How light pollution is a real health issue and five things you can do to reduce it
Hong Kong’s illuminated skyline is famous, but it could be bad for your health. Parts of the city at night are 1,000 times brighter than the global average. We share tips on how to lessen the unbearable brightness of being
Our world is a brighter place – and not in a good way. According to Dr Jason Pun Chun-shing from the University of Hong Kong’s Department of Physics, whose work involves gauging the level of light pollution, Hong Kong ranks among the worst on the planet. A 2013 study by the university’s scientists found the city’s urban night sky to be as much as 1,000 times brighter than international norms.
A study of global satellite images suggests the entire night time face of the Earth is getting too bright – especially in places where wealth and urbanisation are expanding, such as China.
That brightness – estimated to be growing at 20 per cent a year in some parts of the world – may be doing significant harm to our health. Eighty per cent of the world’s population has never even seen the Milky Way.

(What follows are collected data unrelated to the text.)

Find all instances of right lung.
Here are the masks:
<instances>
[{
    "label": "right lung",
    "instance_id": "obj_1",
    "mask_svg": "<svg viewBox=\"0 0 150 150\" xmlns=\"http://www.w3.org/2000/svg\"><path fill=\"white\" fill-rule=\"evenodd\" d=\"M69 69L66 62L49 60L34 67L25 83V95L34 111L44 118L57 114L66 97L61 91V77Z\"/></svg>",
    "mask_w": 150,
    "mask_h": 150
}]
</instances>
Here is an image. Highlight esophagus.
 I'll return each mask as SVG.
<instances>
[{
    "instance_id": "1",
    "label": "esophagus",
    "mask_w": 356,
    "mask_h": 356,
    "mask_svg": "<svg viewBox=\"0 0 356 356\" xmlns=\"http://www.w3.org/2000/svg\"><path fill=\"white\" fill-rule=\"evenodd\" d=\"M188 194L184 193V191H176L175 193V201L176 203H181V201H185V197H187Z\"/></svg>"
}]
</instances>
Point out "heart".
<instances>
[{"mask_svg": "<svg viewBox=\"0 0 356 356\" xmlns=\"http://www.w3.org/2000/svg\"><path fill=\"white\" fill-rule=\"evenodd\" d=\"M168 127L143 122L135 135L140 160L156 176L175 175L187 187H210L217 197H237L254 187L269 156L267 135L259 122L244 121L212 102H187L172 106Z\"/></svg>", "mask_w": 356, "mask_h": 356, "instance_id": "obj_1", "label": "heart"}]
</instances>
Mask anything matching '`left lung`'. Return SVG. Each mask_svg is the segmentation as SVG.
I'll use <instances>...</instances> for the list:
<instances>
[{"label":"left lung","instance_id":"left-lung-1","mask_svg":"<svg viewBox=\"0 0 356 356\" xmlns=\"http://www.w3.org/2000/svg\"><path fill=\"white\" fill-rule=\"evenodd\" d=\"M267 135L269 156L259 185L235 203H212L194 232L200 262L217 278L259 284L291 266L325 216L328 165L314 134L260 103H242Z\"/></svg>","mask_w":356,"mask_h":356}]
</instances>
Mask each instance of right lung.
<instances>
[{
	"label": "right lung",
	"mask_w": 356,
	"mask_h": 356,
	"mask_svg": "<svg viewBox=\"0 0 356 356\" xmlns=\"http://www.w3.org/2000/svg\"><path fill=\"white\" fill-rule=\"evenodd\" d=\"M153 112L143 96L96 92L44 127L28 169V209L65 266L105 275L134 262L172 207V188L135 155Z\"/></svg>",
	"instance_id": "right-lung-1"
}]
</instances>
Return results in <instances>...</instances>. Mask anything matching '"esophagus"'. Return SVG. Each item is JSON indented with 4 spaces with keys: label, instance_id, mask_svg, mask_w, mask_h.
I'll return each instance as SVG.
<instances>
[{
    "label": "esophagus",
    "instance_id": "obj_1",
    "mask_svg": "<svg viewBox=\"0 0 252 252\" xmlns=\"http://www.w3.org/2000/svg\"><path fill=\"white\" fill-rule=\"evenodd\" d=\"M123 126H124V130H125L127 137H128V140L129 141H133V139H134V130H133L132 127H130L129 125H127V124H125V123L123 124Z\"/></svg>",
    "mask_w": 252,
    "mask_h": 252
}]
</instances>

While it’s clear that light at night is important, the value of darkness – true darkness – is often forgotten. As Steven Lockley of Harvard Medical School’s Division of Sleep Medicine reminds us, it is essential to the healthy biological function of most living things – the flick of a switch interferes with mating, moving and migrating patterns.
Pun agrees, referring to light pollution as “environmental degradation, which affects the natural environment and the ecosystem”.

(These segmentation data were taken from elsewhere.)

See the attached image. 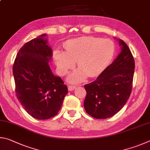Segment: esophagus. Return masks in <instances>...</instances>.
<instances>
[{
  "label": "esophagus",
  "instance_id": "1",
  "mask_svg": "<svg viewBox=\"0 0 150 150\" xmlns=\"http://www.w3.org/2000/svg\"><path fill=\"white\" fill-rule=\"evenodd\" d=\"M68 90H69V91H73L74 90H75V89H76V86H68Z\"/></svg>",
  "mask_w": 150,
  "mask_h": 150
}]
</instances>
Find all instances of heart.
Segmentation results:
<instances>
[{"label":"heart","mask_w":150,"mask_h":150,"mask_svg":"<svg viewBox=\"0 0 150 150\" xmlns=\"http://www.w3.org/2000/svg\"><path fill=\"white\" fill-rule=\"evenodd\" d=\"M115 53L113 42L93 36L70 39L64 45V51L55 50L53 57L58 69L66 74L76 61L78 68L68 78L70 82L78 83L86 77L93 78L105 69Z\"/></svg>","instance_id":"1"}]
</instances>
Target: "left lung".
Instances as JSON below:
<instances>
[{
	"mask_svg": "<svg viewBox=\"0 0 150 150\" xmlns=\"http://www.w3.org/2000/svg\"><path fill=\"white\" fill-rule=\"evenodd\" d=\"M120 52L94 82L84 86L87 92L83 102L87 113L93 118L104 119L120 111L132 91L134 60L130 49L121 39Z\"/></svg>",
	"mask_w": 150,
	"mask_h": 150,
	"instance_id": "1",
	"label": "left lung"
}]
</instances>
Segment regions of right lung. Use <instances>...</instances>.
<instances>
[{
    "mask_svg": "<svg viewBox=\"0 0 150 150\" xmlns=\"http://www.w3.org/2000/svg\"><path fill=\"white\" fill-rule=\"evenodd\" d=\"M47 36L42 34L24 44L13 66L17 98L25 111L38 120L57 115L68 92L49 67L52 51Z\"/></svg>",
    "mask_w": 150,
    "mask_h": 150,
    "instance_id": "obj_1",
    "label": "right lung"
}]
</instances>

In humans, light at night suppresses the production of melatonin, a hormone that helps promote healthy sleep patterns and is believed to protect against tumour growth. Being exposed to light at night has been linked with increased risk for diabetes, sleep disorders, and even obesity.
So how can we protect ourselves, our world and promote a little darkness? Pun says that most “light pollution is caused by excessive artificial outdoor lighting, such as street lamps, neon signs, and illuminated signboards”, and adds that “any improvement in the lighting would benefit the community”. This could take the form of reduced intensity, or adjusting the direction of lighting to the specific area it is needed, and applying proper shielding.
Kevin Gaston, a professor of biodiversity and conservation at the University of Exeter in Britain, specialises in the ecological impacts of artificial nighttime light. In the Journal of Applied Ecology, he and his team of researchers suggest five bright ideas to dim the lights.
1. Start with the light switch. The most obvious, most effective and most economical way to reduce light pollution is to start turning lights off. Even outside lights at night can be turned off when you go to bed: there’s little evidence to support the notion that exterior lighting reduces crime.
2. If you must keep outside lights on, consider replacing bright ones with a low-glare variety, or installing motion sensors on lights. Lighting on demand trumps a manual switch and will pay for itself in savings on electricity bills.
3. Limit device use at night. Virtually impossible? No, for your health’s sake, switch off that smartphone. The consensus is that the blue light that LED screens emit can slow or even halt the production of melatonin (which is why you’re not sleeping well after late-night computer use). You could adjust device settings to dull the brightness, but your eyes, your mind, and your partner will all benefit from a break. Read a book. Write a handwritten note. Have a real-life conversation over a candlelit dinner, a perfect precursor to a good night’s sleep.
4. The simple act of shielding our lights – or directing light towards its intended target – is one way to control light pollution. Pun agrees. “If we can … use better design to direct the lighting at a better angle and use the right amount of light, we can reduce a lot of light pollution,” he says. Think anglepoise lamps and elegant light shades, and install heavy curtains or blinds to stop street lights bleeding in – called ‘light trespass’.
5. Campaign locally for kinder night lights. To promote dark sky preservation, Pun’s team at the university is running a “Be a responsible stargazer – Enjoy the meteor shower” campaign, aimed at creating an awareness of light pollution while simultaneously promoting light-pollution reduction and encouraging the healthy habit of stargazing.
People can post photos showing lighting fixtures which cause, or reduce, light pollution (with location) to Facebook with the hashtag “#ResponsibleStargazer. The organisers will select the best posts and showcase them during the Hong Kong Science Festival at the Hong Kong Science Museum in March. Details of the campaign can be found at http://nightsky.physics.hku.hk/KE/201718
Now, enjoy the darkness. Don’t be scared of it. Rarely is the night completely black: there is moonlight, stars offer pinpricks of light and ... oh wait ... is that the Milky Way?